* **To do**
In the records below, find the line with "Watch and share Poland Nt GIFs on Gfycat", then copy each line exactly until you have copied the line with "The Carmel Fire". Leave any picture out.

* **Material for this task**
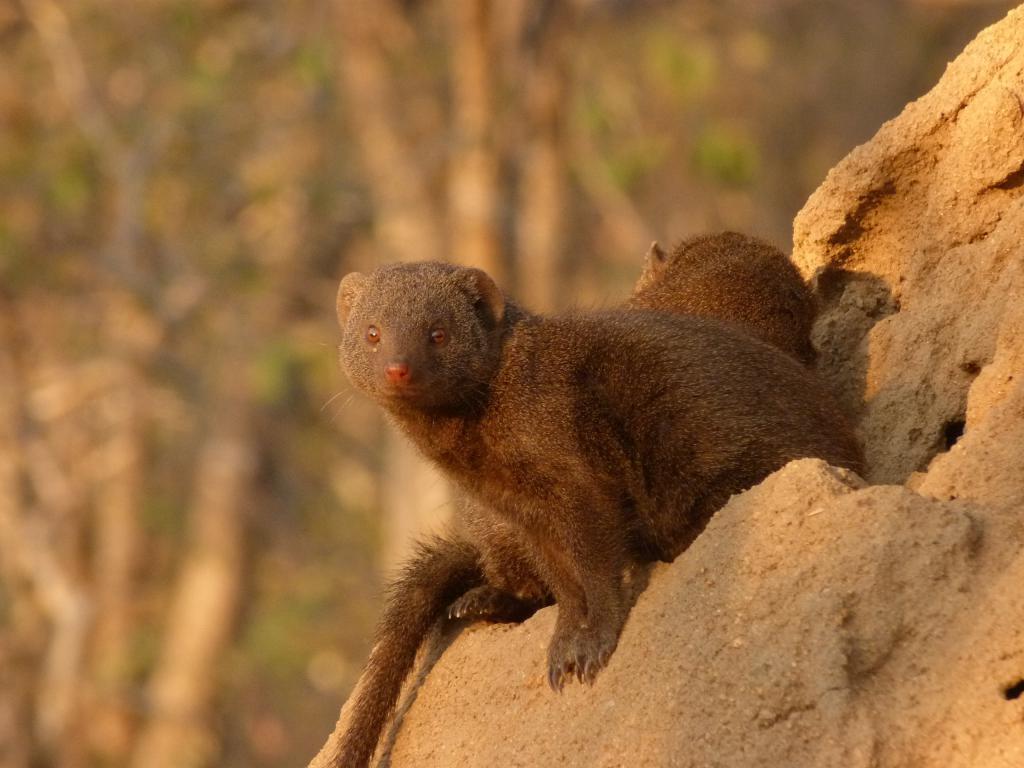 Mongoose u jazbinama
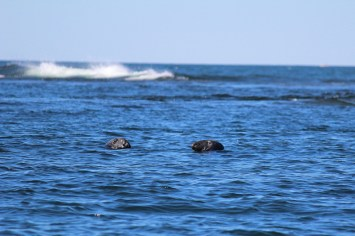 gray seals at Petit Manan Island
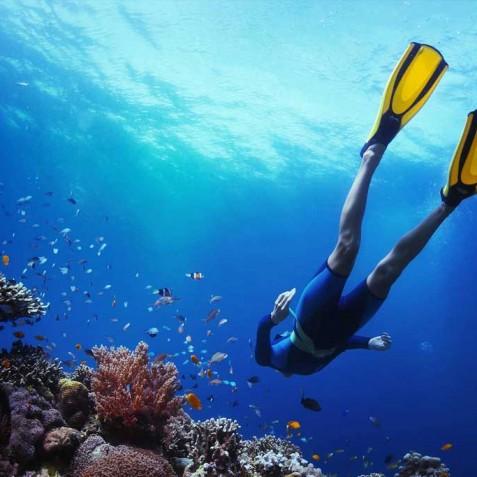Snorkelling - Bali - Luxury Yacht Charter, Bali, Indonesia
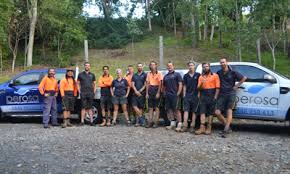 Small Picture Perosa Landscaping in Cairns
--
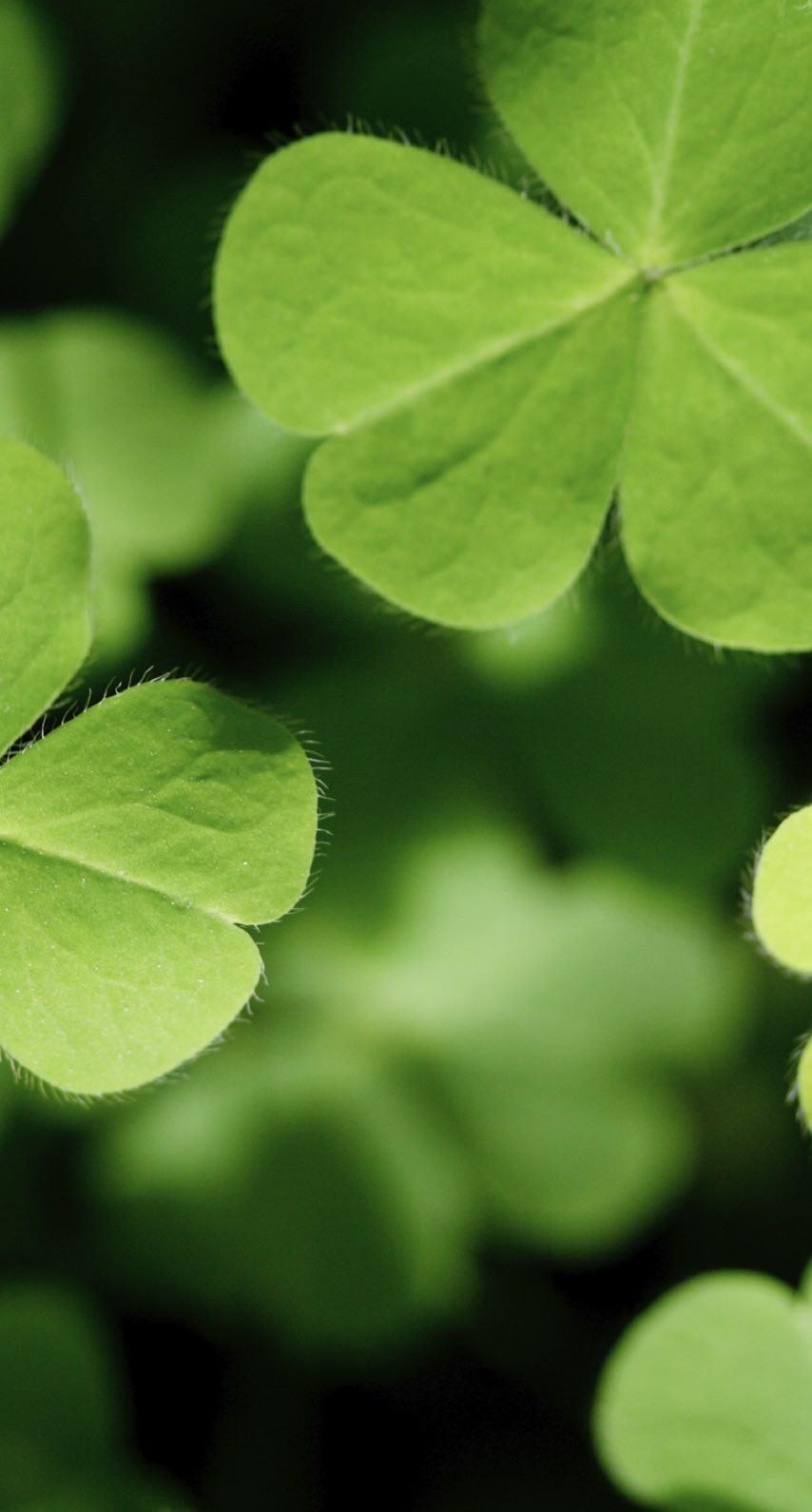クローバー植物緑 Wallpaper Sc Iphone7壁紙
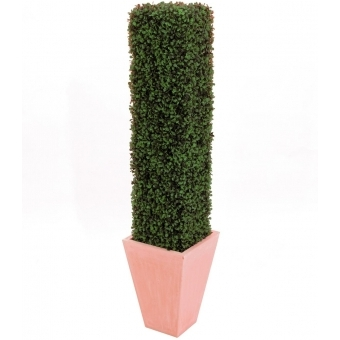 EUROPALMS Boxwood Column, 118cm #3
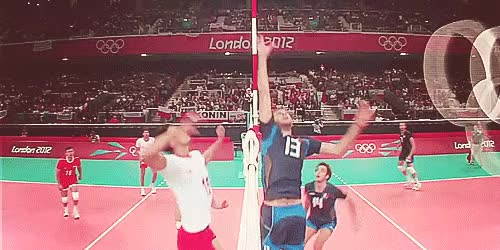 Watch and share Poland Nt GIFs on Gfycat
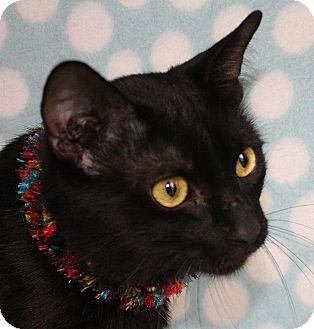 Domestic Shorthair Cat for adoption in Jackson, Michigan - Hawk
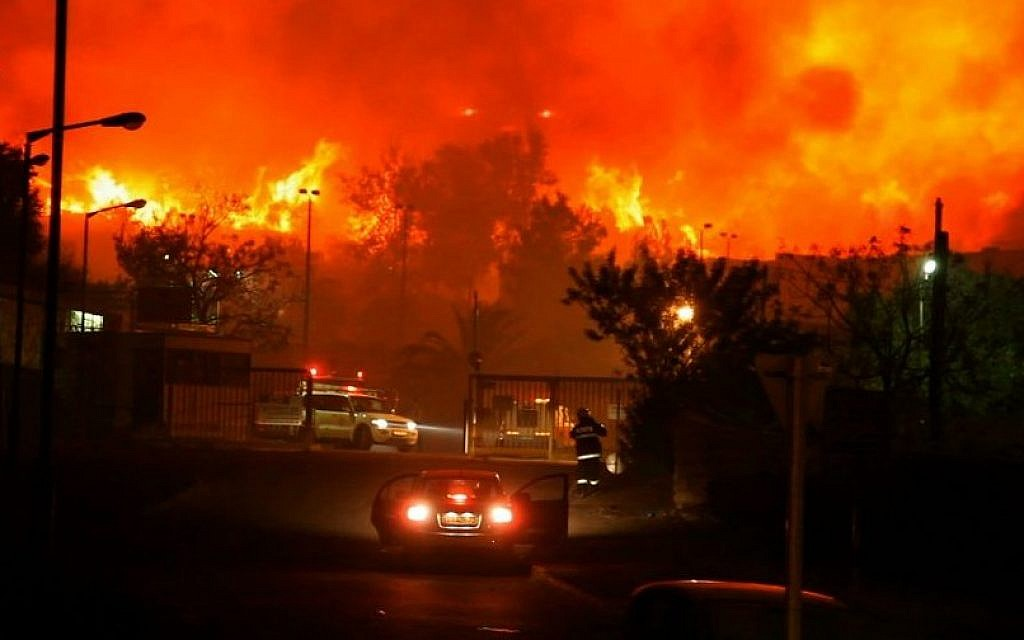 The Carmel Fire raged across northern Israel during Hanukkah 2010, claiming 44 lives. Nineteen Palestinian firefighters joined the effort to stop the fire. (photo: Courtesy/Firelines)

* **Final answer**
 Watch and share Poland Nt GIFs on Gfycat
 Domestic Shorthair Cat for adoption in Jackson, Michigan - Hawk
 The Carmel Fire raged across northern Israel during Hanukkah 2010, claiming 44 lives. Nineteen Palestinian firefighters joined the effort to stop the fire. (photo: Courtesy/Firelines)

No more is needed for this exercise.